═══ SOURCE MATERIAL ═══

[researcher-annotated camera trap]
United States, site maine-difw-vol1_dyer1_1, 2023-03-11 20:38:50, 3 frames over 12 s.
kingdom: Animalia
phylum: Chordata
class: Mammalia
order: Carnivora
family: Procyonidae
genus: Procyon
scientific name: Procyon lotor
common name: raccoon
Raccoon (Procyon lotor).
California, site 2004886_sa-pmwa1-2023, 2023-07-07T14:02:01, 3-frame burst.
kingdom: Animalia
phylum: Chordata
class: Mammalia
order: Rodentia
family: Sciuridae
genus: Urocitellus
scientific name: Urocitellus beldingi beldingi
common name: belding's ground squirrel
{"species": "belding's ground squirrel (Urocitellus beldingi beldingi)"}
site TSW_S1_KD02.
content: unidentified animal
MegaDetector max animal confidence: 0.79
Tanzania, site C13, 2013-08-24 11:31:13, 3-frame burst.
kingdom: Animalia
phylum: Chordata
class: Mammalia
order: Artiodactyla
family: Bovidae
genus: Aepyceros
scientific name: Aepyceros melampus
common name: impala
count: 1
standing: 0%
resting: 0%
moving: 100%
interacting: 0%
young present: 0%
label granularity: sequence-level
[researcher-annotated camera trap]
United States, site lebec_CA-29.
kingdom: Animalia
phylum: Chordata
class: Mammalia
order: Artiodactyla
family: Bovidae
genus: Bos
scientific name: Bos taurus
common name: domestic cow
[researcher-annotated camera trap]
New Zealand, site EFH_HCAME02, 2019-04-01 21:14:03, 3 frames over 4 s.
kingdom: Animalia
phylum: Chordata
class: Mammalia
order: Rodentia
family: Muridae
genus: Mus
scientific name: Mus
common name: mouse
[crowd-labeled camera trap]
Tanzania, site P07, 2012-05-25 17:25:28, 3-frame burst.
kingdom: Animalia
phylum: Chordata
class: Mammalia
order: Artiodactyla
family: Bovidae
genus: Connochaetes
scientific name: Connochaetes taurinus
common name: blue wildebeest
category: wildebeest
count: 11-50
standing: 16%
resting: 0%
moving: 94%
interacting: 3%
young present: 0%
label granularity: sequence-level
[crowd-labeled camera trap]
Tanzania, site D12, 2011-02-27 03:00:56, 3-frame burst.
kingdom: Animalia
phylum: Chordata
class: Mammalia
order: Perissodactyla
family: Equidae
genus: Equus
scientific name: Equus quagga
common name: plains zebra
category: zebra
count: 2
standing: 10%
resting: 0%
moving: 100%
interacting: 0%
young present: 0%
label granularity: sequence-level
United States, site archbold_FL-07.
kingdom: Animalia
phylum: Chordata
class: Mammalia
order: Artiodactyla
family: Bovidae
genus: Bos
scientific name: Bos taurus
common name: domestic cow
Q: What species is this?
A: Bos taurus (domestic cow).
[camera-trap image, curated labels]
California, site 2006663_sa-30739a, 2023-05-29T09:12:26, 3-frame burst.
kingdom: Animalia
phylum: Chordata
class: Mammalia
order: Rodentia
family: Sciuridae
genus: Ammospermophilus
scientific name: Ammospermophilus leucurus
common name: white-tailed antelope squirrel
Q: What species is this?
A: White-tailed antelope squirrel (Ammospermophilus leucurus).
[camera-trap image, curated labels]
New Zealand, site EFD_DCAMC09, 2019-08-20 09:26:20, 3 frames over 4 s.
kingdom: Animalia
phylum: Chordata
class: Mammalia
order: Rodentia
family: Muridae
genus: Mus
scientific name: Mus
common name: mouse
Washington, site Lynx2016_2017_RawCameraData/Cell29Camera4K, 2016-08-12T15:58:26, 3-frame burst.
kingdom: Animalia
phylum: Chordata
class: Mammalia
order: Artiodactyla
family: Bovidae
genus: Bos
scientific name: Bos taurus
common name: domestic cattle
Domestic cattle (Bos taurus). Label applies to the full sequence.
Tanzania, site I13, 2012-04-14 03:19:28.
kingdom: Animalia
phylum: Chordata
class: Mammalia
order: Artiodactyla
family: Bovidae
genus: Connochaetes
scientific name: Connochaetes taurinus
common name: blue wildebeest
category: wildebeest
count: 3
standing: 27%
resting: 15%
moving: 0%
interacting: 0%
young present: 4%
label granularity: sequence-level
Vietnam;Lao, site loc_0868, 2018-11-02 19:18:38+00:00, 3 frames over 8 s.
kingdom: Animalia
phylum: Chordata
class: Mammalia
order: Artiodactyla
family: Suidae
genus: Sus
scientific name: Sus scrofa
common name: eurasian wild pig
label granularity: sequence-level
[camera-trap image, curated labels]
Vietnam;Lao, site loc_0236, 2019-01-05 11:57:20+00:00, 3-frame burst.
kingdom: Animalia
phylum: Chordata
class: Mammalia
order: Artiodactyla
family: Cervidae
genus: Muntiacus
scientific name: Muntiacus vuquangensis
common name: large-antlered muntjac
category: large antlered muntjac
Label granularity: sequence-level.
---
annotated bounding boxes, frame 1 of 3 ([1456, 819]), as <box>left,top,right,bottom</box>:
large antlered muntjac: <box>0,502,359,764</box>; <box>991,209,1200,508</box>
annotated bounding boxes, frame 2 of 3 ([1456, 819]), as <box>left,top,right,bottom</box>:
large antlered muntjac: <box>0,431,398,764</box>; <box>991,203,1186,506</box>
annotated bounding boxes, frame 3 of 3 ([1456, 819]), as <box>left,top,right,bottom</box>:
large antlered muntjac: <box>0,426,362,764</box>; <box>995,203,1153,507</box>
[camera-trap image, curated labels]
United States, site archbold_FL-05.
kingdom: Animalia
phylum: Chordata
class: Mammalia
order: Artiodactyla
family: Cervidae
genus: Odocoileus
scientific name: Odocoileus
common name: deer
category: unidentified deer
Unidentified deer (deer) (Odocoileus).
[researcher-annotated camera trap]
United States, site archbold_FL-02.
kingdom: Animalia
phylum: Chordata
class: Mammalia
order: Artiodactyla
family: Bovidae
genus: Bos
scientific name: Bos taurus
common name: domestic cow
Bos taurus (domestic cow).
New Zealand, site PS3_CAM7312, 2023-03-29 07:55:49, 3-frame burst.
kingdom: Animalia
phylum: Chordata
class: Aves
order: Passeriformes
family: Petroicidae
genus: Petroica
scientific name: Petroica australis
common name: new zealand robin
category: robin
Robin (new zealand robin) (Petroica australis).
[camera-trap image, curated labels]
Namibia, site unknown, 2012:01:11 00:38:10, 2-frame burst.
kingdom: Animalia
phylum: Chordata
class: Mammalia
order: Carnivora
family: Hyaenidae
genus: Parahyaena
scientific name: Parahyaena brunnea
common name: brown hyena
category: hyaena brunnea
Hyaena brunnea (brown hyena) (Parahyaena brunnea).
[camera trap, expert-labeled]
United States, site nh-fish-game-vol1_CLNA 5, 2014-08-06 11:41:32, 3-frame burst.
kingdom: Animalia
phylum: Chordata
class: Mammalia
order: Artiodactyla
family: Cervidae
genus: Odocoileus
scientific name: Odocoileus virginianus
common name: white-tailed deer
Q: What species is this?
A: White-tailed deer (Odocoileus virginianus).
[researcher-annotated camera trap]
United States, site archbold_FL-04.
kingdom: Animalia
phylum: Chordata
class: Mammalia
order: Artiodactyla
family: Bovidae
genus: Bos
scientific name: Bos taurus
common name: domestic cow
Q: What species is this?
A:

═══

■ EXERCISE PROMPT ■
Everything above from the line containing "New Zealand, site PS3_CAM7312, 2023-03-29" through the line containing "common name: new zealand robin" must be copied exactly. Nothing outside that range belongs in the answer.

■ SOLUTION TO THIS PROBLEM ■
New Zealand, site PS3_CAM7312, 2023-03-29 07:55:49, 3-frame burst.
kingdom: Animalia
phylum: Chordata
class: Aves
order: Passeriformes
family: Petroicidae
genus: Petroica
scientific name: Petroica australis
common name: new zealand robin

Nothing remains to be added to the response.